This dissertation deals with computer-intensive methods for dependent observations. The main part is built up by four papers defining and analyzing a resampling method of bootstrap type for the spectral domain of a stationary Gaussian sequence. The emphasis is on practical aspects as well as on asymptotic validity. The other part develops comprehensive models for statistical extrapolation of spatially collected data. The emphasis is on practical implementation and efficient model selection.

The resampling method uses known asymptotic results for the spectral parts of a sample from a stationary sequence. The resampling is done completely in the spectral domain of the sequence and has separate procedures for amplitude and phase resampling. The latter property is a new concept. Some different strategies for the two parts of the resampling are suggested, including previously suggested amplitude resampling methods. As for the phase resampling, the methods are unique for the works included in this dissertation.

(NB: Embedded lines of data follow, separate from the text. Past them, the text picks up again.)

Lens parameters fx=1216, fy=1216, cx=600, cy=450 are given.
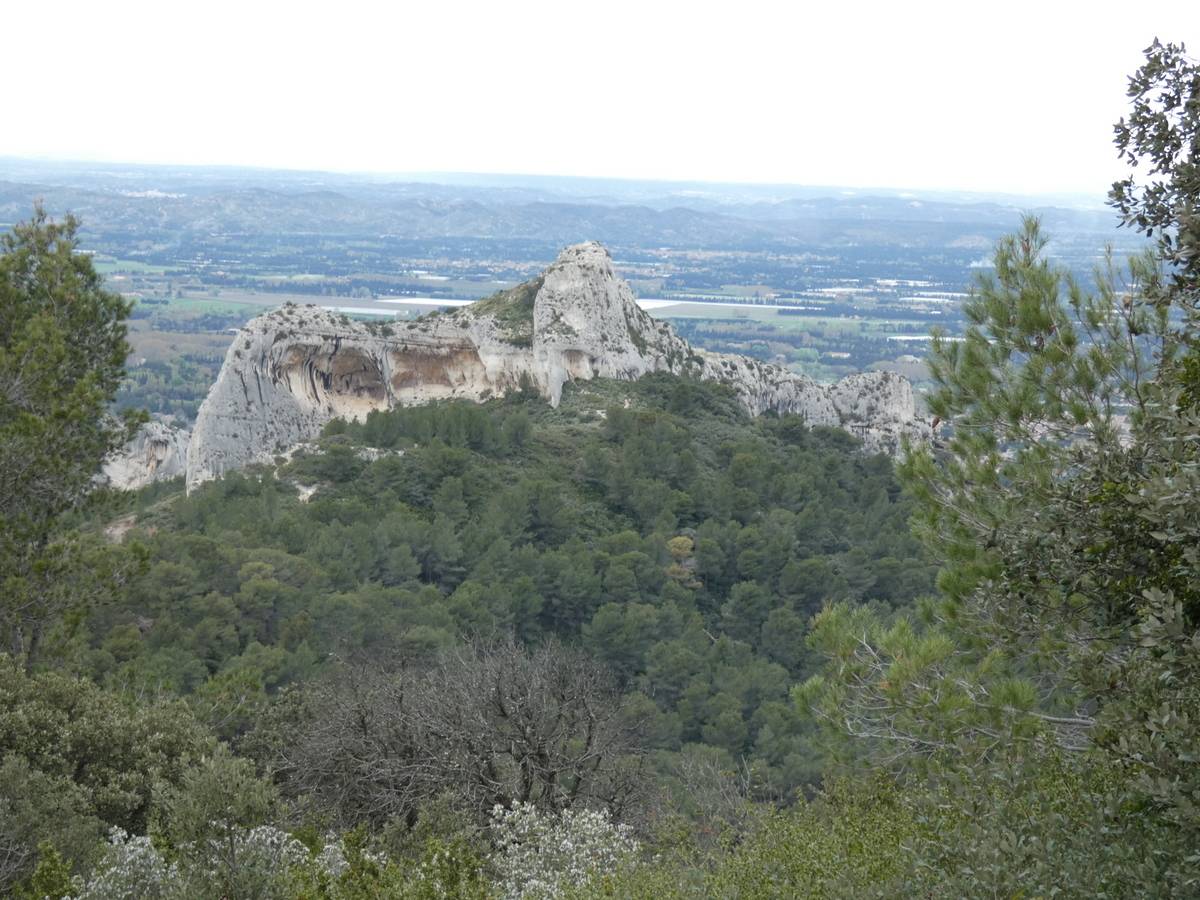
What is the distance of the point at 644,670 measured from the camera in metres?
26.1

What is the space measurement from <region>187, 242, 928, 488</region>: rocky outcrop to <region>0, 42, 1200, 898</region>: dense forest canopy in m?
10.6

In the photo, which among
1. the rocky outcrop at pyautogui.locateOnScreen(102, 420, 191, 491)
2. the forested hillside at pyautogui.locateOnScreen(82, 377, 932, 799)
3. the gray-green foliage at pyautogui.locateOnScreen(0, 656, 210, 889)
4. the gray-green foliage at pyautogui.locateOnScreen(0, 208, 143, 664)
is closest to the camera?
the gray-green foliage at pyautogui.locateOnScreen(0, 656, 210, 889)

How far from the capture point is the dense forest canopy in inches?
211

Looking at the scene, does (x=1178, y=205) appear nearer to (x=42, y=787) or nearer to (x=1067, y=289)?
(x=1067, y=289)

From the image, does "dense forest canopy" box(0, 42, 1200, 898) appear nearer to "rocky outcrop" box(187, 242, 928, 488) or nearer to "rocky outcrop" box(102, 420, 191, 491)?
"rocky outcrop" box(187, 242, 928, 488)

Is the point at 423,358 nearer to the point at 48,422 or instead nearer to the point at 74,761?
the point at 48,422

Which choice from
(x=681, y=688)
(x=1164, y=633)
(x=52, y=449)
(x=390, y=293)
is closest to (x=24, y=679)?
(x=52, y=449)

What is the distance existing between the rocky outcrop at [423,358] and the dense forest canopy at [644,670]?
34.7ft

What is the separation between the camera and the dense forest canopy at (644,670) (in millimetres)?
5367

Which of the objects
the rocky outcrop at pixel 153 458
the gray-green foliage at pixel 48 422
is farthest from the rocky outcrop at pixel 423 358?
the gray-green foliage at pixel 48 422

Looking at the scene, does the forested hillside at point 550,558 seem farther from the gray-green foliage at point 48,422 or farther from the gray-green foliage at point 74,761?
the gray-green foliage at point 74,761

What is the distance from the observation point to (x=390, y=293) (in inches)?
5148

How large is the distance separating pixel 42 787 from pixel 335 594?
14.7 meters

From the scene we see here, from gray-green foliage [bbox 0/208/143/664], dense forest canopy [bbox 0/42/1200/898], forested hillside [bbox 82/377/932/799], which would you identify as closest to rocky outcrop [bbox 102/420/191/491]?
forested hillside [bbox 82/377/932/799]
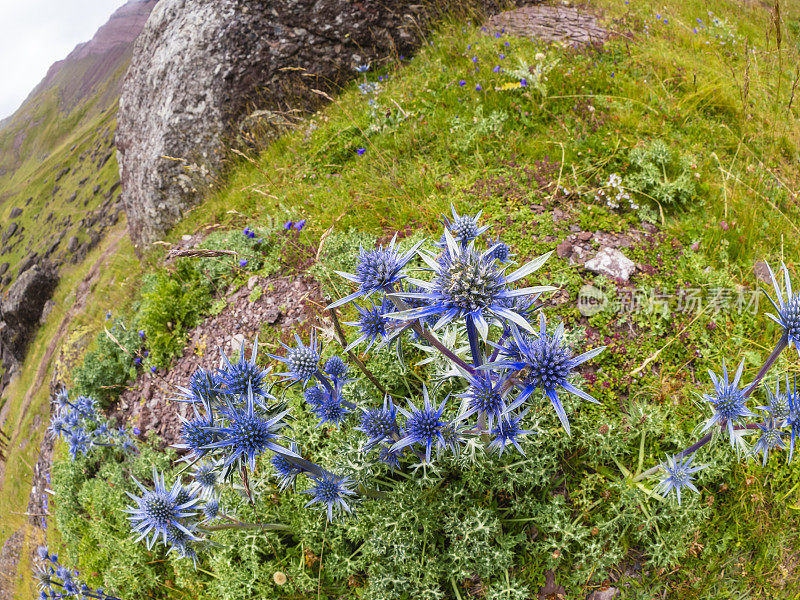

The performance of the method is analyzed partly by comprehensive simulation studies, partly by studying asymptotic distributions of certain estimators. The simulation results are satisfactory and the asymptotic validity is achieved. Some open questions are discussed. The development of models for extrapolation starts from different assumptions on data. The most successful modelling is by treating the data as coming from a spatial stochastic process. A parametric correlation-structure is thus applied, resulting in heavy numerical estimation routines. Another part of the modelling is the assumption of a non-linear meanvalue function of data, preferably estimated by cubic spline regression functions. To choose between the different models a comprehensive cross-validation procedure is implemented.